En cas de décès de l’enfant, les droits dépendent notamment des conditions de naissance. Les repères de 22 semaines d’aménorrhée ou de 500 grammes sont utilisés pour apprécier certaines situations. Dans ces moments particulièrement sensibles, il est préférable de se faire accompagner directement par la CPAM afin de confirmer les droits applicables et les pièces à fournir.

Démarches pour sécuriser vos dates et vos indemnités

Le calcul ne suffit pas. Pour que le congé maternité soit correctement pris en compte, les informations doivent être transmises aux bons interlocuteurs. La déclaration de grossesse permet à l’Assurance Maladie de connaître la date présumée d’accouchement et d’ouvrir le suivi administratif.

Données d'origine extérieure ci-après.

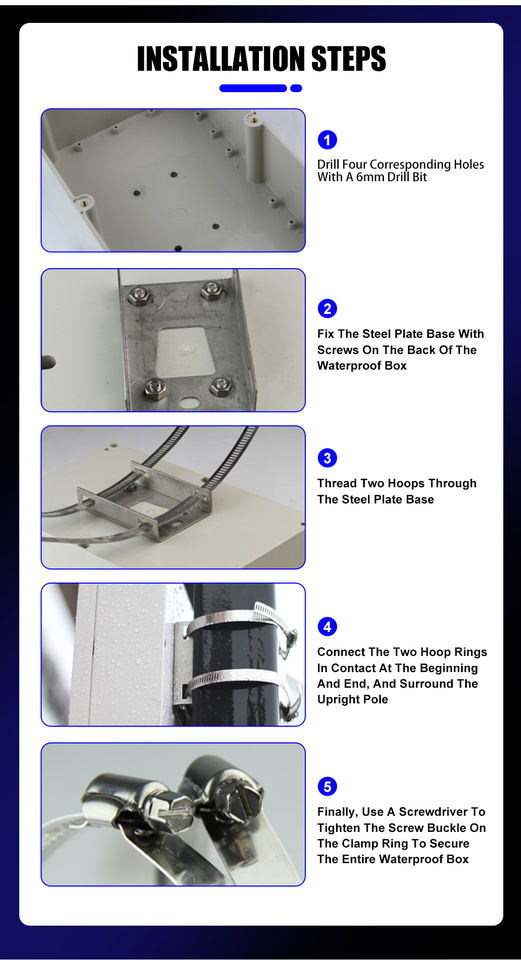 INSTALLATION STEPS

1
Drill Four Corresponding Holes With A 6mm Drill Bit

2
Fix The Steel Plate Base With Screws On The Back Of The Waterproof Box

3
Thread Two Hoops Through The Steel Plate Base

4
Connect The Two Hoop Rings In Contact At The Beginning And End, And Surround The Upright Pole

5
Finally, Use A Screwdriver To Tighten The Screw Buckle On The Clamp Ring To Secure The Entire Waterproof Box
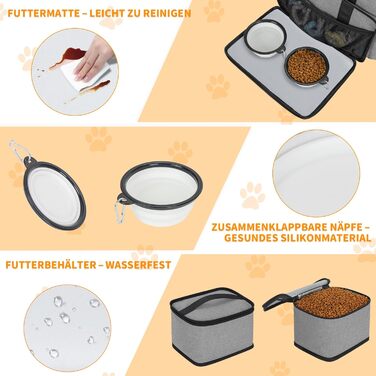 FUTTERMATTE – LEICHT ZU REINIGEN

ZUSAMMENKLAPPBARE NÄPFE – GESUNDES SILIKONMATERIAL

FUTTERBEHÄLTER – WASSERFEST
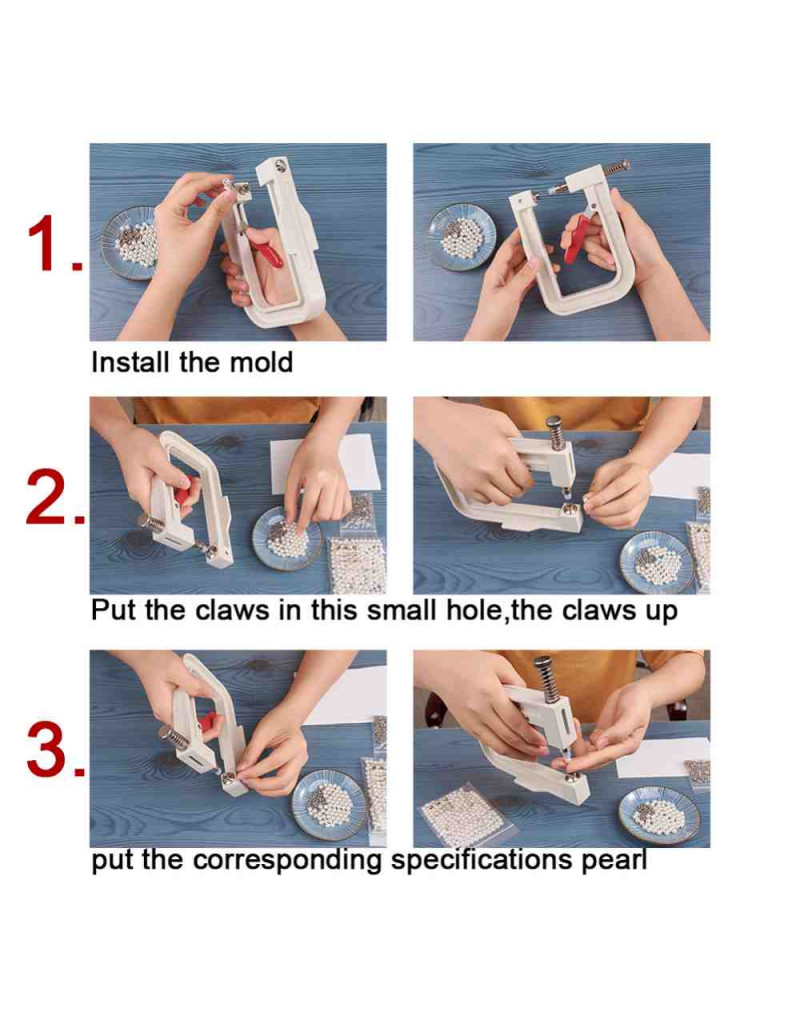 1.

Install the mold

2.

Put the claws in this small hole,the claws up

3.

put the corresponding specifications pearl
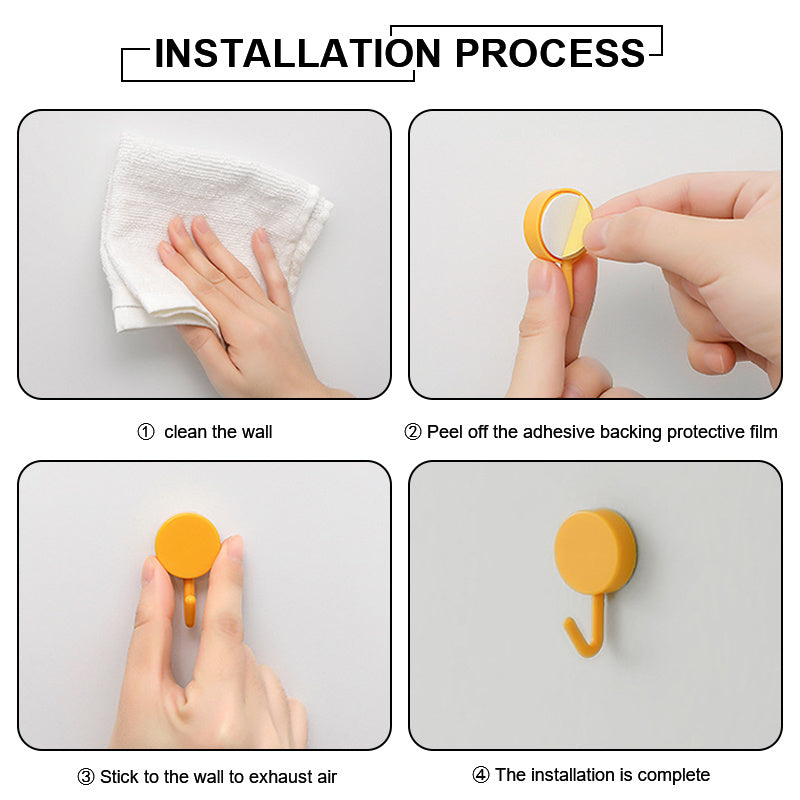 INSTALLATION PROCESS

① clean the wall

② Peel off the adhesive backing protective film

③ Stick to the wall to exhaust air

④ The installation is complete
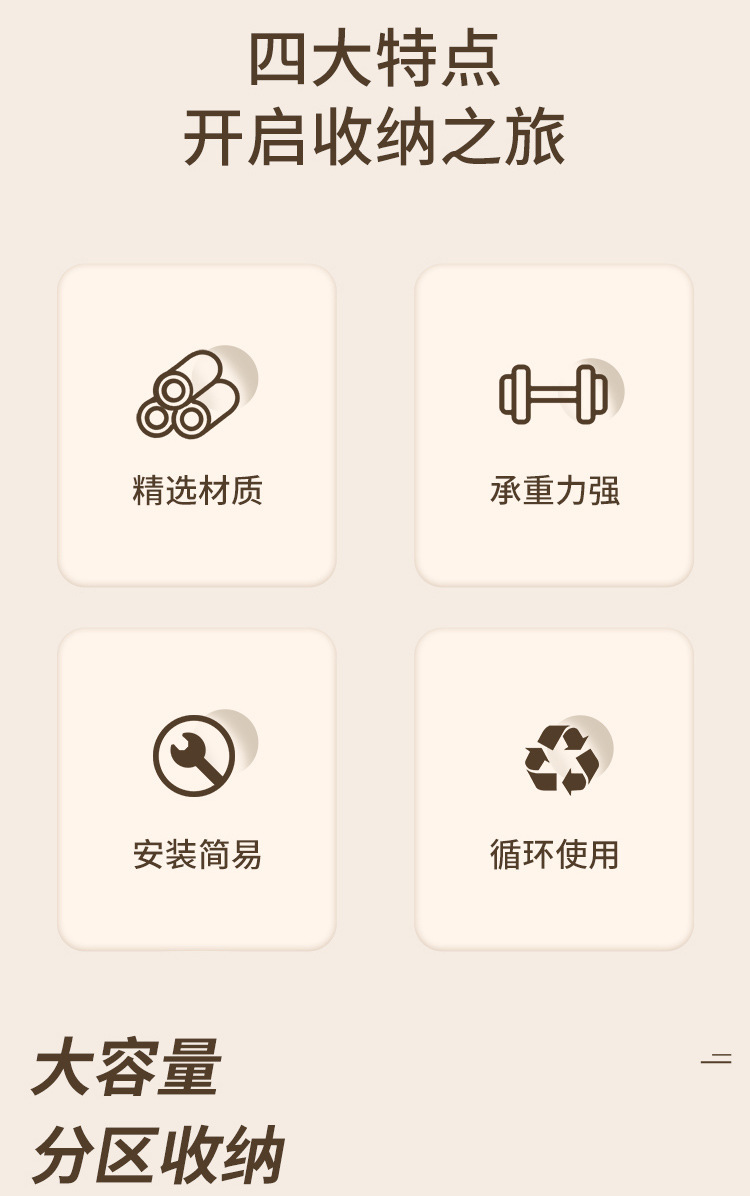 四大特点
开启收纳之旅

精选材质

承重力强

安装简易

循环使用

大容量
分区收纳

  • Vérifiez votre date présumée d’accouchement sur les documents médicaux transmis.
  • Identifiez votre situation dans le tableau : premier enfant, troisième enfant, jumeaux, triplés ou plus.
  • Calculez la date de début du congé prénatal et la date théorique de fin du congé postnatal.
  • Signalez rapidement tout changement : accouchement prématuré, hospitalisation, arrêt pathologique, modification de situation professionnelle.
  • Conservez les justificatifs : prescription médicale, bulletin d’hospitalisation, attestations demandées par la CPAM ou l’employeur.

Votre convention collective ou un accord d’entreprise peut prévoir des dispositions plus favorables que le minimum légal, notamment en matière de maintien de salaire ou d’accompagnement RH. Pour les règles officielles et les démarches à jour, vous pouvez consulter Ameli ou service-public.fr. En cas de doute, le bon réflexe reste de demander une confirmation écrite à votre CPAM ou à votre service RH : cela évite les erreurs de dates et sécurise vos indemnités journalières.